How Will Your Children Judge You?
The extent to which your worldview is shaped by your experience is hard to see from the inside. If you were living in Europe during the Second World War, your view of terrorism and war and humanity would have been completely different than it in today’s comfortable, safe world, where war is not even a distant threat but rather something that happens to “people not like you” in a land far away. TV images cannot give any idea of reality, and while the personalizing vignette of a dead child on the sand might awaken compassion, it does little to expose you to the reality and extent of human suffering and its perpetuation.
It is easy to ask how you would like your children and grandchildren to judge you as it relates to refugee policy in the Middle East; it is a little more difficult to assess how you are faring, for that question starts to bring in questions of balance and compromise. And it becomes far more difficult when you ask how your children will judge your overall response to what is happening in the middle East. I am certainly not an advocate of war or of fighting, but I do find the Daily Mirror article profoundly challenging, and suggest that it is worth everyone taking the time to read. And I think that we need the light of this kind of perspective to inform our response to the efflux of refugees. What is really in our self-interest might not be the preservation of the status quo. To judge what is in our self-interest – which is why it is helpful to look at this from the standpoint of how your children will judge you – you must step outside the confines of a narrow consumerist worldview.
Unspoken Conversations
To properly assess and react to extraordinary circumstances, we need to be able to have open an honest conversations, and to do this we must create safe spaces where we can talk without fear of judgment or personal consequences. The public arena, however, is polarized, and seems to require voices to speak from one side or the other of a growing gulf. And it quickly becomes narrowly focused on individual issues, unable to come up and look at the bigger picture. For us to deal with the major troubles in the world today, we must be willing to step up to the challenge of talking honestly about them. To do so requires enormous courage:
- it requires being able both to voice your thoughts and feelings. Above all it is important to be able to do so honestly. It is important to talk sensitively and with respect for the feelings and views of others, but this will come with practice. As a culture we are so unused to having the difficult conversations that we find them uncomfortable and will necessarily step on each other’s toes while we are finding our way;
- it requires a kind and forgiving heart. We need to recognize and give credit when someone is trying to talk from the heart, rather than get offended and punish them for clumsiness or lack of political correctness. Without forgiveness there can be nor honest conversation;
- and it requires really listening. We each come to this conversation with our own experience and baggage, and it is necessarily limited and blinkered. And whether you think you are right or not, if others do not, your solution cannot work. It is only by listening to and respecting the opinions of others that they will listen to you.
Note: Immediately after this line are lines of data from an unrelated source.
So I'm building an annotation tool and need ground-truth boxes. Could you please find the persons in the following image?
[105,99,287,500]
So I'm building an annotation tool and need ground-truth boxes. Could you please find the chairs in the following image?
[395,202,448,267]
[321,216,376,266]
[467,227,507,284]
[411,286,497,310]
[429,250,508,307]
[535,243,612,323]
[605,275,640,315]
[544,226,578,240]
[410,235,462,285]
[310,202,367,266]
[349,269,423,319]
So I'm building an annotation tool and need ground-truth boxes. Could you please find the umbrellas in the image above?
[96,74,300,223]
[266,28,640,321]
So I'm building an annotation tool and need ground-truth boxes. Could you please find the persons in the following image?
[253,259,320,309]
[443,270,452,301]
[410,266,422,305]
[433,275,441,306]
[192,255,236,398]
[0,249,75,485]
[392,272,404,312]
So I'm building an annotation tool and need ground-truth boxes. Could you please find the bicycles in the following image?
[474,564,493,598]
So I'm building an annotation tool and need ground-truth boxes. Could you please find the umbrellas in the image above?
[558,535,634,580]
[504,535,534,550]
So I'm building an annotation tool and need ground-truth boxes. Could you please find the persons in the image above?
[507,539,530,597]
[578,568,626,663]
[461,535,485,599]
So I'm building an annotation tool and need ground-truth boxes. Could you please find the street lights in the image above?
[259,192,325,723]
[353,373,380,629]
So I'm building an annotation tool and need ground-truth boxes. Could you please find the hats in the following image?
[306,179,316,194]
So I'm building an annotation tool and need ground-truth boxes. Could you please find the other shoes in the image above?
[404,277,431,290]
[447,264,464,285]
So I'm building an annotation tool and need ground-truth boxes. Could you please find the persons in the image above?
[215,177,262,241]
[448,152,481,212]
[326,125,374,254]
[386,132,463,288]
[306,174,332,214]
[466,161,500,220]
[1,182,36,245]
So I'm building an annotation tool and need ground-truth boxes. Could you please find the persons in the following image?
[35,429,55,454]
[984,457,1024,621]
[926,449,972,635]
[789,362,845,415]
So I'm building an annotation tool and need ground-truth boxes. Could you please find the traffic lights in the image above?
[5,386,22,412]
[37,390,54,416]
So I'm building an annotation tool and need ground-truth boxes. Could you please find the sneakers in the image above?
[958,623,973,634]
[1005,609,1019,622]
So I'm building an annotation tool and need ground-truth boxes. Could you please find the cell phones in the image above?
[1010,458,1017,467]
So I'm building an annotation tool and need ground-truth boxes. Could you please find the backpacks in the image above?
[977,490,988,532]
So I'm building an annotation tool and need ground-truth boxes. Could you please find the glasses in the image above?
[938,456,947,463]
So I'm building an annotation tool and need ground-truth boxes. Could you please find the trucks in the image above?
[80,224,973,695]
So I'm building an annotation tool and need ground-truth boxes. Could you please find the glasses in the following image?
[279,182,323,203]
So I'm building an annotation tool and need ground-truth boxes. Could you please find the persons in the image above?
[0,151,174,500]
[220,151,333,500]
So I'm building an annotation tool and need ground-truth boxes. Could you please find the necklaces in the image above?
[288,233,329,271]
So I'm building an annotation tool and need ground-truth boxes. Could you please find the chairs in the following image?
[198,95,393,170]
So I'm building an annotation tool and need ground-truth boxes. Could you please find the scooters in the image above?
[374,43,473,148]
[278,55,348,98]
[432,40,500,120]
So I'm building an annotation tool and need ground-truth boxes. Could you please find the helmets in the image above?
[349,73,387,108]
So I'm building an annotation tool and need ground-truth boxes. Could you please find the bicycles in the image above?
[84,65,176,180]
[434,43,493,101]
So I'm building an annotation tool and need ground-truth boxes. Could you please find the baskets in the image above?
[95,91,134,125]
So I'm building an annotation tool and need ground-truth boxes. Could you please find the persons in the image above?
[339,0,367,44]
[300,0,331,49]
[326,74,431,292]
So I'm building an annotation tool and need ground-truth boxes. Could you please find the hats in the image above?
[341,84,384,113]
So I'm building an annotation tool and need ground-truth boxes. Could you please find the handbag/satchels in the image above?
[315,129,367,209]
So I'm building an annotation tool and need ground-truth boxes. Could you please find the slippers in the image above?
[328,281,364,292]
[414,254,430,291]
The Syrian situation is perhaps the greatest example in the world today of the need to serious conversation of a kind to which we are not accustomed, but other examples abound, including the domestic lack of dialog about the environmental damage caused by wind farms, the societal consequences of guns and school shootings, the issues of race and racism, and the extent and consequences of poverty and hunger among children.
Ultimately our children will judge us by how our handling of these difficult times affects their future, and thus in turn by how well we have delivered on our ability to have difficult conversations. It is critical and urgent that each of us cultivate, practice, and demonstrate these skills in every walk of our lives.